• LYNX - Charlotte NC Light Rail (CATS, NS, NCRR)

  • General discussion of passenger rail proposals and systems not otherwise covered in the specific forums in this category, including high speed rail.
General discussion of passenger rail proposals and systems not otherwise covered in the specific forums in this category, including high speed rail.

Moderators: mtuandrew, gprimr1

  by Bob Roberts
 
The Blue Line Extension opened today! This is an additional 9.7 miles of LRT (running Northeast from downtown Charlotte to the campus of UNC Charlotte) attached to the original Blue line (9.6 miles) which runs South of downtown Charlotte.

My initial ride revealed that the service is a bit slower than planned (30 minutes from downtown to UNCC vs. the planned 22) and there are some kinks still to be resolved, particularly related to the grade crossing gates on the N Tryon street median running portion. After the initial settling in period I suspect the line will be well patronized (I will be a daily rider).

For rail fans the two elevated portions of the line between 25th st and Sugar Creek stations provide excellent views of the NS yard entrance and the NCRR tracks leading out of town (along with the Charlotte skyline). The LRT runs along side the NCRR tracks from Parkwood station (mostly yard views) to Old Concord Rd Station (3 or 4 miles) (36th street to Old Concord rd is beside or above the main).
  by Bob Roberts
 
The Blue Line extension has been open for about 6 months now. There have been some teething pains:

1) A 22 minute trip between downtown and UNC Charlotte (the end of the extension) were promised. 31 minutes is what was delivered (no faster than driving). This is (IMO) correctable with better grade crossing protection in a few spots where the extension runs in the median of N Tryon street.
2) Parking decks on the extension are way under capacity. CATS had said they were going to charge for parking at the two decks closest to the University (unless you had a daily, weekly or monthly pass). This discouraged many potential park and riders.
3) Ridership when the line opened in March was around 24,000 per day. Last month it was 28,000. Projected first year ridership was 33,500 per day. There is still some significant construction along the extension and there are around 2,500 multi-family units currently in various stages of construction along the extension.
4) Despite parking costs of nearly $600 per year, ridership to the University has been OK, but not stellar. This may be related to the fact that faculty and students all have very different start times to their days so traffic is diffuse. I hear that the 1am train back to campus is always very crowded (I am never up late enough to verify).

Despite the issues above Charlotte is very happy to have the line open and its been positively received. There is also great potential for it to revitalize portions of town that have been long neglected. Overall its been a success, but the extension didn't knock the transit ball out of the park yet.
  by Bob Roberts
 
Phase 2 of the Lynx Gold Line (streetcar) opened to very little fanfare yesterday. This phase added around 3 miles to the initial 1.5 mile starter segment which opened in 2015. Phase 2 features modern vehicles from Siemans (the replica Gamaco trollys used for phase 1 were unreliable, they were recently sold to Memphis). The construction process was difficult, largely due to contractor incompetence, the opening was 1 day before the federal deadline for opening was reached. The line operates in mixed traffic in shared lanes. There is no signal preemption.

The Line now runs through the center of downtown Charlotte on Trade Street. Transfers to the Blue Line, and CATS buses happen at Charlotte Transportation Center (adjacent to the arena). The west end terminates at JC Smith University (French st), the east end at Sunnyside ave, near the Plaza Midwood neighborhood district. The Gold Line will serve Gateway station (once it opens).

While there is a pandemic, it appears CATS plans to operate the line at 20 minute, unscheduled, frequencies. CATS also lacks a real time tracking app, so using this as a circulator will be a challenge for riders. I certainly hope CATS will increase frequencies when downtown employment returns.

While I will appreciate the East-West option downtown on occasion, the slow speed of this line will prevent it from being as popular as the Blue Line.

*Recorded data:*
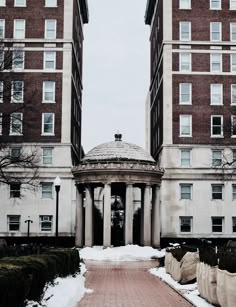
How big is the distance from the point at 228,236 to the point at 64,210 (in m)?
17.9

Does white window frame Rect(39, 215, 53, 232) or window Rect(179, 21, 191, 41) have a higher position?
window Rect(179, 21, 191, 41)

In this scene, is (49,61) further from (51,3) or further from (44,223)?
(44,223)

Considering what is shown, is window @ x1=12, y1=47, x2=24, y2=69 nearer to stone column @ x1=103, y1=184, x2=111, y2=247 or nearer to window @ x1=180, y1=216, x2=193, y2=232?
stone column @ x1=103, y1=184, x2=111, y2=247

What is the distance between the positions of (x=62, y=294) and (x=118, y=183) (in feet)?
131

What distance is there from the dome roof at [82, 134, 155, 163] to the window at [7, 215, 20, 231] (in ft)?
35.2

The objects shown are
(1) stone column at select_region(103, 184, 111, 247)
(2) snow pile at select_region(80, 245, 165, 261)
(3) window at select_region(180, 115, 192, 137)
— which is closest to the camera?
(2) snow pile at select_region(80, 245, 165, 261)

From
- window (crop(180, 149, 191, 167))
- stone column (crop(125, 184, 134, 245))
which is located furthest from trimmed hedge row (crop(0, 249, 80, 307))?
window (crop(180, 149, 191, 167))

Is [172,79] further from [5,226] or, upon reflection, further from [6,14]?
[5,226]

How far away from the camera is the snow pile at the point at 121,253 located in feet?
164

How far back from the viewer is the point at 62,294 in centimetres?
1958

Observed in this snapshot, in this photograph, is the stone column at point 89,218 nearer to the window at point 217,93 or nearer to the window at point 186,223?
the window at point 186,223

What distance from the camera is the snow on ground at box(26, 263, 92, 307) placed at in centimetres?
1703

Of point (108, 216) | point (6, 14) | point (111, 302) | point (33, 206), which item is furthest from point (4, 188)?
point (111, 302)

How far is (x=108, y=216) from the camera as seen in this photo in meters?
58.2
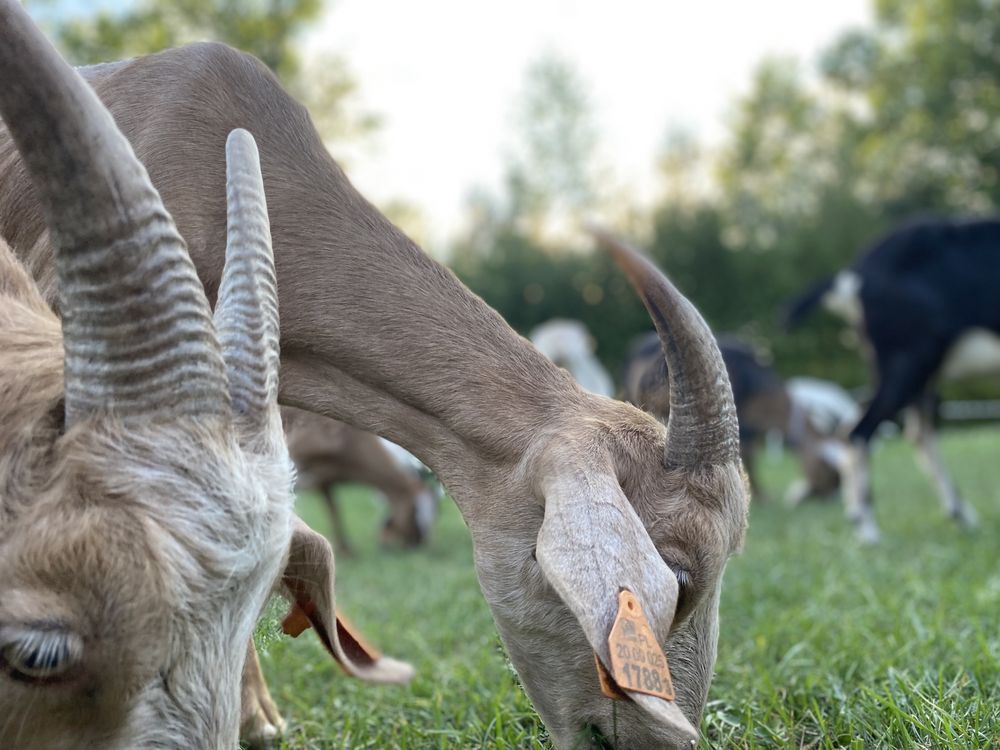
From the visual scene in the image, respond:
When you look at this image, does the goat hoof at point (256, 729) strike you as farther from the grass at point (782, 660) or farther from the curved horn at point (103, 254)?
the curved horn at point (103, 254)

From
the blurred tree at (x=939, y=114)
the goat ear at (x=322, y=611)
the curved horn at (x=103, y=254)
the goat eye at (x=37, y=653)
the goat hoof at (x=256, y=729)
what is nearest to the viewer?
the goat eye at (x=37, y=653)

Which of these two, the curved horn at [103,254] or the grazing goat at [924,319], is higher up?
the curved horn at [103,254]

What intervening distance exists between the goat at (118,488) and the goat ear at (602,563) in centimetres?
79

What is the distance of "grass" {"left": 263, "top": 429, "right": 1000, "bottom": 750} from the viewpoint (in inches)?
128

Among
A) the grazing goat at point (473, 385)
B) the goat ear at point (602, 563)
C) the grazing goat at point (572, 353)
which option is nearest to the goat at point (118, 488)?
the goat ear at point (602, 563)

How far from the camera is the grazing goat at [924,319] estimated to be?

*Task brief:*
In the thread on Charlotte's LYNX light rail, how many miles of track did the Blue Line Extension add?

*Response for this exercise:*
9.7 miles